Raw records
# # # # #
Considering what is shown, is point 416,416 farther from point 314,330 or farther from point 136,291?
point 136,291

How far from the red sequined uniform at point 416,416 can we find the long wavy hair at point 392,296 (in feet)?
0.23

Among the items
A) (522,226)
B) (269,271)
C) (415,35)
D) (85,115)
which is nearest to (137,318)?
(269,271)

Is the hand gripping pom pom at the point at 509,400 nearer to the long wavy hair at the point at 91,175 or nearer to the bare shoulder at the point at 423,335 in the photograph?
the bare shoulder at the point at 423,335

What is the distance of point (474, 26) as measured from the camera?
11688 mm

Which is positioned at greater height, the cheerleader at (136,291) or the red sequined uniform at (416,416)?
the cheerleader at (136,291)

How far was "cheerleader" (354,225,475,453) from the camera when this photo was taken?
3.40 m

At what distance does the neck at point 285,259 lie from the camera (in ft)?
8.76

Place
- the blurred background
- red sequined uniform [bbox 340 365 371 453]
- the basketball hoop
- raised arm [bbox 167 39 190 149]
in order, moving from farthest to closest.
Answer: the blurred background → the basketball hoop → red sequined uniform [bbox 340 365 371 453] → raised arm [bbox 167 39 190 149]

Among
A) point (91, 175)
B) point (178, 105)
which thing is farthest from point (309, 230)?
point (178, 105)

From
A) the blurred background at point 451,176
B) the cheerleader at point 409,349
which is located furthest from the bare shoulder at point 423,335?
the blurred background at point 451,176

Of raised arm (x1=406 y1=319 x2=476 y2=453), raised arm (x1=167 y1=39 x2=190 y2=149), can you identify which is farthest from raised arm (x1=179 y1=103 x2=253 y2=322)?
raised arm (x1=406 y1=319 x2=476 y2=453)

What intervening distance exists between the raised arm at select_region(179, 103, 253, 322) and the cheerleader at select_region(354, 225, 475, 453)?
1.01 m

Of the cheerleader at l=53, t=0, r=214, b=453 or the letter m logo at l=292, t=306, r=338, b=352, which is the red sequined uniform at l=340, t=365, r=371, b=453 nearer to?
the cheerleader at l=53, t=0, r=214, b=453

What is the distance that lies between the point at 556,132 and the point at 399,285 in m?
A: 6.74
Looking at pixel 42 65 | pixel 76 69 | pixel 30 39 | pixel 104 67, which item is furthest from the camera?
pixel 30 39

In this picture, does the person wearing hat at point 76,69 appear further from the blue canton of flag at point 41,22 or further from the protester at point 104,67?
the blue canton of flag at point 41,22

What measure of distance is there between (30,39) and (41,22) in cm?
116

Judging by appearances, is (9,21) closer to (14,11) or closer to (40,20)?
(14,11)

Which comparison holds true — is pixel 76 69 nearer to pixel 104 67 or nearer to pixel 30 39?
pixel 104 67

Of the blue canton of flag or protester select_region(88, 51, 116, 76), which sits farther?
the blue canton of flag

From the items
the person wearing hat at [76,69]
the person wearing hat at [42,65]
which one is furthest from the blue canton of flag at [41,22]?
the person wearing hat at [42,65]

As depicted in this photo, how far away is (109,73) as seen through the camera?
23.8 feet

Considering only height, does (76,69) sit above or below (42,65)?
# # # # #
- PROBLEM DESCRIPTION -
Restate all of the entries exactly, please.

- COMPLETED TASK -
Considering what is shown, is point 416,416 farther from point 314,330 or farther from point 136,291?
point 136,291

How far from the red sequined uniform at point 416,416 can we find the long wavy hair at point 392,296 (in feet)?
0.23

Among the items
A) (522,226)
B) (269,271)
C) (415,35)
D) (85,115)
which is nearest to (137,318)?
(269,271)

Is the hand gripping pom pom at the point at 509,400 nearer to the long wavy hair at the point at 91,175 or nearer to the bare shoulder at the point at 423,335 in the photograph?
the bare shoulder at the point at 423,335

What is the distance of point (474, 26) as measured from the camera?
11688 mm

Which is positioned at greater height, the cheerleader at (136,291) or the red sequined uniform at (416,416)?
the cheerleader at (136,291)

How far was "cheerleader" (354,225,475,453) from the camera when this photo was taken?
3.40 m

At what distance does the neck at point 285,259 lie from the camera (in ft)?
8.76

Place
- the blurred background
- red sequined uniform [bbox 340 365 371 453]
- the basketball hoop
- raised arm [bbox 167 39 190 149]
in order, moving from farthest to closest.
Answer: the blurred background → the basketball hoop → red sequined uniform [bbox 340 365 371 453] → raised arm [bbox 167 39 190 149]

Among
A) point (91, 175)
B) point (178, 105)
which thing is farthest from point (309, 230)?
point (178, 105)

From
A) the blurred background at point 451,176
B) the cheerleader at point 409,349
which is located furthest from the bare shoulder at point 423,335?
the blurred background at point 451,176

Of raised arm (x1=406 y1=319 x2=476 y2=453), raised arm (x1=167 y1=39 x2=190 y2=149), can you identify which is farthest from raised arm (x1=179 y1=103 x2=253 y2=322)?
raised arm (x1=406 y1=319 x2=476 y2=453)

What intervening distance exists between the raised arm at select_region(179, 103, 253, 322) and the cheerleader at select_region(354, 225, 475, 453)?
1.01 m

Of the cheerleader at l=53, t=0, r=214, b=453 or the letter m logo at l=292, t=306, r=338, b=352, which is the red sequined uniform at l=340, t=365, r=371, b=453 nearer to?
the cheerleader at l=53, t=0, r=214, b=453

What is the distance that lies between the point at 556,132 and the point at 399,285 in m?
A: 6.74
Looking at pixel 42 65 | pixel 76 69 | pixel 30 39 | pixel 104 67, which item is furthest from the camera?
pixel 30 39

In this picture, does the person wearing hat at point 76,69 appear further from the blue canton of flag at point 41,22 or further from the protester at point 104,67?
the blue canton of flag at point 41,22

What measure of distance is there between (30,39) and (41,22) in cm?
116

Judging by appearances, is (9,21) closer to (14,11) or closer to (40,20)?
(14,11)

Which comparison holds true — is pixel 76 69 nearer to pixel 104 67 or nearer to pixel 30 39?
pixel 104 67

Of the blue canton of flag or protester select_region(88, 51, 116, 76), which sits farther?
the blue canton of flag

From the items
the person wearing hat at [76,69]
the person wearing hat at [42,65]
which one is furthest from the blue canton of flag at [41,22]?
the person wearing hat at [42,65]

As depicted in this photo, how far away is (109,73) as seen through the camera?
23.8 feet

Considering only height, does (76,69) sit above or below (42,65)?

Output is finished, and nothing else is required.